Only the lines from the line holding "What is the distance bird's" to the last line should be output, each exactly as given.

(Rows from a spatial reasoning dataset)
***

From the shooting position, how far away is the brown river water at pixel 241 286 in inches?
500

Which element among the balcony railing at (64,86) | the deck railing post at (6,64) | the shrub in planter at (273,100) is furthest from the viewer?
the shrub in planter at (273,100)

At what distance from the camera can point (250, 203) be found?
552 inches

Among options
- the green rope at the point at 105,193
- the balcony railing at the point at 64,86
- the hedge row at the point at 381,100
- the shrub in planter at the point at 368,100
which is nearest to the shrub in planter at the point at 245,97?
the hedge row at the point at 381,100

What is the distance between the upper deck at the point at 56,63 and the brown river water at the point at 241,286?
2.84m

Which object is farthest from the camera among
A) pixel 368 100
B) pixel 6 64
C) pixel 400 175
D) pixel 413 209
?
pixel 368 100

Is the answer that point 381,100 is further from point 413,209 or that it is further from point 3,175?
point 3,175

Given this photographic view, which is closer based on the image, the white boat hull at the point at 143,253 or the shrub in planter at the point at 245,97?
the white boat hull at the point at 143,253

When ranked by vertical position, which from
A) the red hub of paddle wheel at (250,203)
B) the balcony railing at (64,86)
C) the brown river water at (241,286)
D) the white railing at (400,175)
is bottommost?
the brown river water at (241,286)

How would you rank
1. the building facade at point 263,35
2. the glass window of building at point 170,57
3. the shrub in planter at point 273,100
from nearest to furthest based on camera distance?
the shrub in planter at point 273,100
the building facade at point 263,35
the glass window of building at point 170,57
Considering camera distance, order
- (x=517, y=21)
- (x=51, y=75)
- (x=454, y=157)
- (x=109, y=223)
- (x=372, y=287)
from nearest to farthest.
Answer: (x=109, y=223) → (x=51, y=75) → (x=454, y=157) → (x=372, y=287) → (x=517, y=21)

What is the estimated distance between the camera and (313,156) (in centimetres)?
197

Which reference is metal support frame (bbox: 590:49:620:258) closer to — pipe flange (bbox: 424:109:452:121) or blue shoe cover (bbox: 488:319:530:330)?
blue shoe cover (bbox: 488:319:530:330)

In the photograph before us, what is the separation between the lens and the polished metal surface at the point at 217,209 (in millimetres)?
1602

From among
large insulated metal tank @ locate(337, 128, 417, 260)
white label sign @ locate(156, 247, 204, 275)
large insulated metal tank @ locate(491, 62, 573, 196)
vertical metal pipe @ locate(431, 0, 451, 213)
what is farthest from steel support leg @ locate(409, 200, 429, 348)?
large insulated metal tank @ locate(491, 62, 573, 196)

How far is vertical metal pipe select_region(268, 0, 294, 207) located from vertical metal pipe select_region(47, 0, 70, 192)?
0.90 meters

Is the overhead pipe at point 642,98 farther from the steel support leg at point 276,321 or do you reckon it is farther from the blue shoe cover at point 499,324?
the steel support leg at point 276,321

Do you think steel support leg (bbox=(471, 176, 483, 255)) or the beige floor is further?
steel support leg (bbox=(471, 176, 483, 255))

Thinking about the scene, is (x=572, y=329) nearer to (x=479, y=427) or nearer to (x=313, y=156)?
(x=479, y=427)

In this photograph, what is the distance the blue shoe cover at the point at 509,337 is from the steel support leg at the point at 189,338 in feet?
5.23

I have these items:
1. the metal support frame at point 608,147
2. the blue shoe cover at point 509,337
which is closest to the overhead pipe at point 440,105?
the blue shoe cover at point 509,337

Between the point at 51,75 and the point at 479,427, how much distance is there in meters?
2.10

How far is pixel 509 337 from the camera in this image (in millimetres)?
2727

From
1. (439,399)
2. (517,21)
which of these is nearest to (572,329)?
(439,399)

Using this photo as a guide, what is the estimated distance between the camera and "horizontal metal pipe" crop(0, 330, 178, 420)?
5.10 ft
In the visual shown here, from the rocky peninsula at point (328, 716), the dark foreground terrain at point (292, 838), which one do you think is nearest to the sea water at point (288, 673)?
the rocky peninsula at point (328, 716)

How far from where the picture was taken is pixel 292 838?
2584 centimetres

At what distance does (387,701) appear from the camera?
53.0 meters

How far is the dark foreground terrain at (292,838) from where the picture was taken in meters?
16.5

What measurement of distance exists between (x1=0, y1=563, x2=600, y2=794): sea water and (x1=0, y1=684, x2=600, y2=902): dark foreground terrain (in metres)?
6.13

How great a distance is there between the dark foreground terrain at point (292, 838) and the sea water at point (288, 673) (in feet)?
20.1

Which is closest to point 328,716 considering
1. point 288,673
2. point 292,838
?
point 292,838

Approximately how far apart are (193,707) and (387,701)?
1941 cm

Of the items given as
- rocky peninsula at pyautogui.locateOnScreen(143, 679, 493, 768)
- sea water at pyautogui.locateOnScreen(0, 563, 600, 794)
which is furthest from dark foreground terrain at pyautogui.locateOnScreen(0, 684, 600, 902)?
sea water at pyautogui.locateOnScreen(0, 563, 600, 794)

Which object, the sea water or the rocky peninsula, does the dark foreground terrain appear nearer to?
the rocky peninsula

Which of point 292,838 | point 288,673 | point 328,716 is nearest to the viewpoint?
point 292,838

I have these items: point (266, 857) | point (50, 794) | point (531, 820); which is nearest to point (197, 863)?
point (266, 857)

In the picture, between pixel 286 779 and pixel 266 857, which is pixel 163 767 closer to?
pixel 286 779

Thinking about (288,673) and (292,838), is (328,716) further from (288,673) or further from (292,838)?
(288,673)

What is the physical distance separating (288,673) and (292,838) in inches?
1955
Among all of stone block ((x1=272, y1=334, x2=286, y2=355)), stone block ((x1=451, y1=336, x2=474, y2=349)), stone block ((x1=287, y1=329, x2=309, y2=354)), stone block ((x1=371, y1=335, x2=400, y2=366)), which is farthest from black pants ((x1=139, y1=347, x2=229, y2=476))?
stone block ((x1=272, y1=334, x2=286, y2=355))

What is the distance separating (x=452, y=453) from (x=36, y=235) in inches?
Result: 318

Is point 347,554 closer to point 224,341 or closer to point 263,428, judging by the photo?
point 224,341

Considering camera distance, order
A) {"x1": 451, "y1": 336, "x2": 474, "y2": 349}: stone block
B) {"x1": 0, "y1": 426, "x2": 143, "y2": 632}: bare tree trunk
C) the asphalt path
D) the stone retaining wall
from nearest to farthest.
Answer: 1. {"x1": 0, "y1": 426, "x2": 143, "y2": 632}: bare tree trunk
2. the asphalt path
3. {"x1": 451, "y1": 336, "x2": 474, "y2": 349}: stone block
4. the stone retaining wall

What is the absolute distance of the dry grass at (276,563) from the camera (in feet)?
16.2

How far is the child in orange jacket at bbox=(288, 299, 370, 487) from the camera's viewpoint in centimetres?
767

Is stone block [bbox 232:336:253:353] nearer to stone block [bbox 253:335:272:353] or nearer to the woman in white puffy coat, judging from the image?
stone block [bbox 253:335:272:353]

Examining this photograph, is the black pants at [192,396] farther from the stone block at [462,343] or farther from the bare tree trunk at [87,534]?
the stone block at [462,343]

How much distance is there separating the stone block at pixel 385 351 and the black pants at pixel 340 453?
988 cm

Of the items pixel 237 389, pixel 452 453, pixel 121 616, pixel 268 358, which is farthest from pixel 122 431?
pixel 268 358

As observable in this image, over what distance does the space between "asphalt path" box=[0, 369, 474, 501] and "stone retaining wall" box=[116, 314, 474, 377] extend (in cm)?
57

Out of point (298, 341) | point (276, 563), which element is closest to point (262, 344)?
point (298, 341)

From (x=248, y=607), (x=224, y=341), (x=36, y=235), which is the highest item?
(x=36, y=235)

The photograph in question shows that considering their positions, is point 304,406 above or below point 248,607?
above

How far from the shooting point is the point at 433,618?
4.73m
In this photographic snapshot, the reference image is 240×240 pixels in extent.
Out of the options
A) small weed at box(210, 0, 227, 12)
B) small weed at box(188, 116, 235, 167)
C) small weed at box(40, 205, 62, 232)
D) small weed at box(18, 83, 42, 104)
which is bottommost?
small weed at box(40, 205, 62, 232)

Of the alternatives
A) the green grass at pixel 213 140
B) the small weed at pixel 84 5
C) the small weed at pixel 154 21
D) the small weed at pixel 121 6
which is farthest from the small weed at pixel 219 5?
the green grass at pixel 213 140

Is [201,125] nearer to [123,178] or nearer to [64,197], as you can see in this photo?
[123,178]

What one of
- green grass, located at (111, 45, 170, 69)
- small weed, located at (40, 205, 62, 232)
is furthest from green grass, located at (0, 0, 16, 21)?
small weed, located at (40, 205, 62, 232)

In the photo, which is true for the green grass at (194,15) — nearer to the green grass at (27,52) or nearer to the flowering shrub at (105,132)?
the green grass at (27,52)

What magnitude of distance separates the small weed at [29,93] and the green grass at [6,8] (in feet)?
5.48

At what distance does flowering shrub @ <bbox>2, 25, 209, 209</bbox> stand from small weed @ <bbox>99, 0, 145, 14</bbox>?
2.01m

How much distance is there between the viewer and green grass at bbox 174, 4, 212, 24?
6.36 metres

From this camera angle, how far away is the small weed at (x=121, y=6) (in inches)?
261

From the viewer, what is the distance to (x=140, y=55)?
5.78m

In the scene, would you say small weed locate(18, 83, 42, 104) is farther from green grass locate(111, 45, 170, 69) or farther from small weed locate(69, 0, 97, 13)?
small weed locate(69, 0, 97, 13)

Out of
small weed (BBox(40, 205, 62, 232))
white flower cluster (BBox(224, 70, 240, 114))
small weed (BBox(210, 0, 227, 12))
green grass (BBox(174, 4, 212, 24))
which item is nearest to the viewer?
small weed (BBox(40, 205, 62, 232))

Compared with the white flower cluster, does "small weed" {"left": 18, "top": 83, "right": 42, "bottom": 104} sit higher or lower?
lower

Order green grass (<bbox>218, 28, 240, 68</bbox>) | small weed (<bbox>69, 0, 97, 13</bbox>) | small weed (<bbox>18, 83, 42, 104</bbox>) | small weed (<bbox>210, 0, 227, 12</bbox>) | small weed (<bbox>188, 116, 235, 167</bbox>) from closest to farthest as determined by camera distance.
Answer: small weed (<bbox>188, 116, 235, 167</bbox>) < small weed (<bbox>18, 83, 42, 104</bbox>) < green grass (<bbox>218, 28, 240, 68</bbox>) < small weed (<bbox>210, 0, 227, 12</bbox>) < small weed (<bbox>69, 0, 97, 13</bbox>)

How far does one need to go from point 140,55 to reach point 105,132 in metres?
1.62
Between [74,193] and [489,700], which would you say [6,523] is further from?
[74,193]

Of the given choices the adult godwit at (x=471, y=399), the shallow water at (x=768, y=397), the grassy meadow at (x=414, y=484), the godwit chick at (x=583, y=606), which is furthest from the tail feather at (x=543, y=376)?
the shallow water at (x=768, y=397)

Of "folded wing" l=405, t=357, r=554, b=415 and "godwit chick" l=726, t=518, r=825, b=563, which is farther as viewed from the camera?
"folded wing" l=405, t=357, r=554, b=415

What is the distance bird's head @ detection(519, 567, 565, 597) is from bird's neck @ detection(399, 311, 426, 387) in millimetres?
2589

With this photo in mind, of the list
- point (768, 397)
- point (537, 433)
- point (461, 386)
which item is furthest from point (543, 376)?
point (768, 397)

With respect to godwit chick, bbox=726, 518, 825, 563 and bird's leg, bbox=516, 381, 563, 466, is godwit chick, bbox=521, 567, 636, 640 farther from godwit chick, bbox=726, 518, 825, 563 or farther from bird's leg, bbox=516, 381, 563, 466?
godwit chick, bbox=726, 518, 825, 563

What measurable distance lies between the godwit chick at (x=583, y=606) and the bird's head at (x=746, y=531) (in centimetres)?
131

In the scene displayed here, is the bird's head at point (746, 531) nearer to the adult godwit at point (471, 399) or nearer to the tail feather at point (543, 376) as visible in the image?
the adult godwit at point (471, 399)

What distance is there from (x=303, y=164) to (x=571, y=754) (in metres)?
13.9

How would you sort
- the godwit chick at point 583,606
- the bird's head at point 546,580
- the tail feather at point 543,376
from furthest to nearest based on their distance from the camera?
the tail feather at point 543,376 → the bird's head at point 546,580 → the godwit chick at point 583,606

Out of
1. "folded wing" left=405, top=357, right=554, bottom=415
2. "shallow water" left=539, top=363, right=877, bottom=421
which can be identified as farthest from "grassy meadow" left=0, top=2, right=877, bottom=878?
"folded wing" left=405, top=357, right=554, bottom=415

***

#### SOLUTION TO THE PROBLEM:
What is the distance bird's head @ detection(519, 567, 565, 597) is from bird's neck @ detection(399, 311, 426, 387) in millimetres?
2589

With this photo in mind, of the list
- point (768, 397)
- point (537, 433)
- point (461, 386)
which item is furthest from point (543, 376)?
point (768, 397)

With respect to godwit chick, bbox=726, 518, 825, 563 and bird's leg, bbox=516, 381, 563, 466, is godwit chick, bbox=521, 567, 636, 640 farther from godwit chick, bbox=726, 518, 825, 563 or farther from bird's leg, bbox=516, 381, 563, 466?
godwit chick, bbox=726, 518, 825, 563

What measurable distance lies between the godwit chick at (x=583, y=606) and the bird's head at (x=746, y=531) (in centimetres)?
131

In the scene displayed here, is the bird's head at point (746, 531) nearer to the adult godwit at point (471, 399) or nearer to the tail feather at point (543, 376) as visible in the image?
the adult godwit at point (471, 399)

What distance is there from (x=303, y=164) to (x=571, y=754) (in metres)?
13.9

How would you sort
- the godwit chick at point 583,606
- the bird's head at point 546,580
- the tail feather at point 543,376
from furthest to nearest based on their distance from the camera?
the tail feather at point 543,376 → the bird's head at point 546,580 → the godwit chick at point 583,606

Out of
1. "folded wing" left=405, top=357, right=554, bottom=415
2. "shallow water" left=539, top=363, right=877, bottom=421
which can be identified as farthest from "grassy meadow" left=0, top=2, right=877, bottom=878?
"folded wing" left=405, top=357, right=554, bottom=415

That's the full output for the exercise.